7.  The holidays are full of activities and invitations. Your first response may be, "I can't do this." Consider trying. Stay only as long as you're comfortable. Arrive late, leave early. Tell your hosts that you won't know how you will feel until the time comes and excuse yourself in advance for leaving early or not arriving at all.
8.  Create space to be alone. Leave time to be alone to absorb your feelings. You can use times of solitude to allow memories, both good and bad, to surface. It is also a good time for self-care. You may find you need more rest than you do normally. 
9.  Buy and wrap a gift to place under the tree to replace the one your loved one would have given you. (Or ask a friend to do your ill loved one's shopping.) It won't be the same, but it may help to fill the gap.
10.  When you're out and about, carry a list of phone numbers of close friends and family members you can trust to be understanding and supportive. Call one of them if you find that your grief has been triggered by reminders of life before the illness or the death. If you can't reach the first person you call, call the next one on the list and continue until you find someone who will give you a kindly ear and a telephone hug.
11.  Spend time with other grievers who understand your situation. It can help to be with others who understand without much explanation.
12.  Consider attending a "Blue Christmas" or similar service during the weeks before the holiday. (They're usually listed in your neighbourhood newspaper or on the Internet.) 
These services for people who are sad at the holidays are usually small, quiet, candle-lit gatherings with sensitive readings, soft music and reflective addresses designed to help you grieve as others celebrate. They are generally arranged so that you can stay for a cup of tea and support afterwards or slip away into the night.
13.  Journal your grief, your anger and your gratitude. The holidays tend to offer many opportunities to bite your tongue as people make inept attempts to comfort you. It's better to write your feelings in your journal than to act them out in the moment. 
Over time, your journal writings can also help to balance your remembrance of life before the illness or before your loved one's death. (Many of us pine for an idealized past that never actually existed.) Date your entries so you can look back and track your experience over time.

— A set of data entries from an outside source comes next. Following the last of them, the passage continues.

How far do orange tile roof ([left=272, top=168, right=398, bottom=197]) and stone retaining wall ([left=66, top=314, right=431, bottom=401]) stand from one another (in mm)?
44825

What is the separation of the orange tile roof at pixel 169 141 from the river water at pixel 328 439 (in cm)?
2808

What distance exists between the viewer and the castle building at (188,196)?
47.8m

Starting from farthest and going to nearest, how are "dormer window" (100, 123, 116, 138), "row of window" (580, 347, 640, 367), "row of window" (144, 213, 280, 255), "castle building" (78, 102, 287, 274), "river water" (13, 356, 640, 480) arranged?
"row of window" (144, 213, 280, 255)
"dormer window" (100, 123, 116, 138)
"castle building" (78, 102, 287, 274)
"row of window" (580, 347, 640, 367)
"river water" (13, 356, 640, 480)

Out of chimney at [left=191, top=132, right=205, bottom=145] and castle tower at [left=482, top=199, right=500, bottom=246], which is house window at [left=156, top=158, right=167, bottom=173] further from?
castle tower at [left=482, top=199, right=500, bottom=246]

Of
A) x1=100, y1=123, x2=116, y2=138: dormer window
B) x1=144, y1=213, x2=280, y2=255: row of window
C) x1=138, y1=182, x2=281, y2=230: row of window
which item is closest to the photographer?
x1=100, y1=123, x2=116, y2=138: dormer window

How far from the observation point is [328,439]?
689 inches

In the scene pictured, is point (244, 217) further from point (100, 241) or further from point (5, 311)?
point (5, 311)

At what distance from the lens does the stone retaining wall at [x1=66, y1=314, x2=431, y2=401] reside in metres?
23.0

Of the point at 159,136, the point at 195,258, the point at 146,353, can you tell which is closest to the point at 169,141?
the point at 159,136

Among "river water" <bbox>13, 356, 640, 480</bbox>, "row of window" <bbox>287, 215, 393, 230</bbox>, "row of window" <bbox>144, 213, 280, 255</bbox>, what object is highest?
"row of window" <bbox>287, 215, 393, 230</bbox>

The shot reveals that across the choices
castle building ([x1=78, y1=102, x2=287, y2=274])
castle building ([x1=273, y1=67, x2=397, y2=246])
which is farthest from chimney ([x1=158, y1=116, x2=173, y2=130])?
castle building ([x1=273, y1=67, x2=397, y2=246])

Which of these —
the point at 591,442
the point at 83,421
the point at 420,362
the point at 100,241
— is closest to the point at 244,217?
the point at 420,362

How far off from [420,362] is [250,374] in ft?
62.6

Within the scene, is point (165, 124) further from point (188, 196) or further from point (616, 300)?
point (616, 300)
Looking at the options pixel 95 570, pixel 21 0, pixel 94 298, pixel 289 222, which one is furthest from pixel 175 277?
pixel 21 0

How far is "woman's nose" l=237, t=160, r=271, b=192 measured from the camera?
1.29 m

14.  Visit the cemetery or scattering ground. There is nothing morbid about visiting a loved one's grave. You might want to ask someone to drive you there but not visit the grave with you or you might want to go alone and then visit with a supportive friend afterward. 
You could take a wreath, fresh flowers, or a candle to decorate the grave. (And, perhaps, an unremembered grave of someone unknown to you.) You could also read a favourite passage, say a prayer, share your holiday plans, or just sit and share the silence. (Take a warm rug or a hot water bottle to hold if you want to sit awhile.)
15.  Ease the work of the holidays.  Be careful not to overwork. Pay someone to clean your house or ask several family members and friends to help with an hour-long cleaning blitz. Use wreaths and greenery to decorate your home instead of putting up a tree. Cut back decorations to a few favourites. Buy your baking. Draw for family gifts. Shop using the Internet or catalogues. Give gift certificates. Have a pot-luck holiday dinner, order in, or go out for a meal - or just gather for dessert and coffee at someone else's house.
 Whatever your final plans, may each of you who grieves this holiday season find love and comfort in the warm embrace of family and friends.